** Passage for review **
The code ends with “with torch.no_grad():”, without the actual code. Could you please post what follows torch.no_grad?

sorry, I accidentally posted without code. here’s the code snippet to reproduce the error above.

import os
os.environ['PT_HPU_LAZY_MODE'] = '1'
os.environ['LOG_LEVEL_PT_FALLBACK'] = '1'
os.environ['PT_HPU_ENABLE_REFINE_DYNAMIC_SHAPES'] = '1'
os.environ['LOG_LEVEL_ALL'] = '3'
os.environ['ENABLE_CONSOLE'] = 'true'
import habana_frameworks.torch.core as htcore
import torch
with torch.no_grad():
        conv = torch.nn.Conv2d(3,64,(32,32)).to('hpu')
        test_conv = torch.nn.Conv2d(3,64,(32,32))
        test_conv.weight.data = conv.weight.data
output

I tried some workaround to copy the weight in cpu and move it back to hpu, but did not work.

** Supplied data **
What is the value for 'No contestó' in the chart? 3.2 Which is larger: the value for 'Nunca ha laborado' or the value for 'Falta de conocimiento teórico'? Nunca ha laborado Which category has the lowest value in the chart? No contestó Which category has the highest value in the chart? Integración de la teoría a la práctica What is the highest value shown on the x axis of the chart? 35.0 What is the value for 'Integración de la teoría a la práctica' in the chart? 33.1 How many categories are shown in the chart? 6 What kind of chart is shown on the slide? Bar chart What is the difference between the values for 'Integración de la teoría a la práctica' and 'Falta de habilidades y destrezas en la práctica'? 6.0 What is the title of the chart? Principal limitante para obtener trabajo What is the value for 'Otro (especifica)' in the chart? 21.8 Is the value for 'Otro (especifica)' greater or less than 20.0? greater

** Tasks to complete **
1 - In the forum thread, what value does the code set for PT_HPU_LAZY_MODE?
2 - Based on the forum thread, explain why the second post includes a code snippet.

** Answer set **
1 - '1'

2 - The earlier post ended at "with torch.no_grad():" with no code after it, because the poster accidentally posted without the code. The snippet was added so others could reproduce the error.